Network Theory
My interest in social network theory centers on questions of culture and inequalities. I elaborate on three projects here.
Tie-formation mechanisms like homophily, reciprocity, transitivity, and preferential attachment operate to varying degrees across contexts. Romantic ties tend to be homophilous by age, education, and ethnicity, and to remain exclusively dyadic. Scientific citations, in contrast, fall into highly unequal preferential attachment patterns. Triangulation is nearly absent in advice and patronage networks but features prominently in friendship ties. Building on relational sociology and field theory, my co-author, Jan Fuhse, and I argue in a paper published at Social Networks that such variation in patterns of connectivity derives from the meaning attached to relationships, which varies by context. Tie-formation logics are institutionalized rules-of-the-game and susceptible to change over time. Accordingly, the mechanisms of tie-formation behind empirical network patterns have to be connected to the cultural rules in particular fields.
In an ongoing project, I argue that preferential attachment processes in social networks should differ from those in other kinds of networks (such as website links). The typical assumption in preferential attachment is that actors infer worth from popularity – more popular actors are perceived as possessing attributes of greater worth and hence preferred as interaction partners. I elaborate on this baseline model by theorizing that actors undertake an ‘evaluation’ of popularity prior to extending ties. Two factors are especially salient: anticipated risk of proposed ties being rejected and degree of spillover between choices. Rejection risks are elevated when tie formation is expensive. This pushes preferences downstream toward available alters producing localized evaluation. Spillovers between choices are high when Matthew Effects are in play or tie-seekers look to form ties that are deemed legitimate by onlookers. Here, preferences become focalized toward popular actors producing preferential evaluation.
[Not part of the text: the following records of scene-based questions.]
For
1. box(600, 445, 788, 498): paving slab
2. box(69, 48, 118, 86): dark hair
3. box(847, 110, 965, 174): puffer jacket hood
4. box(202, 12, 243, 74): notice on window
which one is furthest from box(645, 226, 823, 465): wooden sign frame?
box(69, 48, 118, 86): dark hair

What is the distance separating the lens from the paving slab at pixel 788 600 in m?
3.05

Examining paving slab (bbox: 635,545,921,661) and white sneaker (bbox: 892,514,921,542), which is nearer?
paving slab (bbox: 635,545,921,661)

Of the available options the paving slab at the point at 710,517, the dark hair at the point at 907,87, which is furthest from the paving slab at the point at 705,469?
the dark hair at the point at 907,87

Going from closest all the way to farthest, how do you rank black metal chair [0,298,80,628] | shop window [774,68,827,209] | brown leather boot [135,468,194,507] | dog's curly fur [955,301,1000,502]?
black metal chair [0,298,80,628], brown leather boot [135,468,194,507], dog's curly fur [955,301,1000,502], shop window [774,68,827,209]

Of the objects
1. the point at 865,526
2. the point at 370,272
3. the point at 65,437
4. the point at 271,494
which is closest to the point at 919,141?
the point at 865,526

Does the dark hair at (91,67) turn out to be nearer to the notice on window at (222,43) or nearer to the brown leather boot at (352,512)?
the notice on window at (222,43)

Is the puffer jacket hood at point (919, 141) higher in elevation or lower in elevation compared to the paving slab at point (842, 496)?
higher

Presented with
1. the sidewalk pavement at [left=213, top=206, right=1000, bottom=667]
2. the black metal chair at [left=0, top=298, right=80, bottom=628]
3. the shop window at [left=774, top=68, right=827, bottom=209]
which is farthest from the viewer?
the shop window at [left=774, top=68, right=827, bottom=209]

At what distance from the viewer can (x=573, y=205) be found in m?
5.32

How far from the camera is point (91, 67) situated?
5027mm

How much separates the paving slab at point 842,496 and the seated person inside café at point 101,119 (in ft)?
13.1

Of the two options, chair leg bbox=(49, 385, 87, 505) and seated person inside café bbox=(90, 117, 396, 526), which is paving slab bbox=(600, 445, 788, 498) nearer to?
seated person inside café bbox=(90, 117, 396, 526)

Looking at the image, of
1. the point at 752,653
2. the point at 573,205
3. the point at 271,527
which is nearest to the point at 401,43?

Using simulations to examine effects of rejection initiated by popular actors alongside localized and preferential evaluation, I find that localization is more effective in containing inequalities than rejection from the top. Regardless of rejection, preferential evaluation is especially likely to consolidate the status of highly popular actors, akin to consecration. The results suggest that preferential attachment models in hierarchical social networks need to be sensitive to social conditions and their effects on evaluation of popularity.
Sociologists have persuasively argued that cultural meaning can be interpreted by analyzing the system of relations connecting cultural materials. Yet, the methodologies available for investigating the relational structure of cultural materials using survey data remain inadequate. Recent advances in the study of culture using such data have tended to focus on the classification of persons based on shared tastes. I introduce a new method to investigate the dual problem – the structure of relationships between cultural tastes and practices based on their sharedness by persons. I draw on a data mining technique called ‘association rules,’ which uses Boolean methods to generate antecedent and consequence relationships. I convert the generated relationships to directed graphs and analyze the structure of the graphs using network analysis. The proposed methodology has advantages over other techniques that use Boolean methods such as entailment analysis and Galois lattices. It can be used to investigate (1) datasets comprising many cultural preferences and practices; (2) preferences expressed using non-binary coding such as likert scales; (3) subsets of respondents based on demographic attributes such as age or socioeconomic class; and (4) reasonably large-sized datasets. I illustrate the technique on two well-known arts’ participation survey datasets for the United States.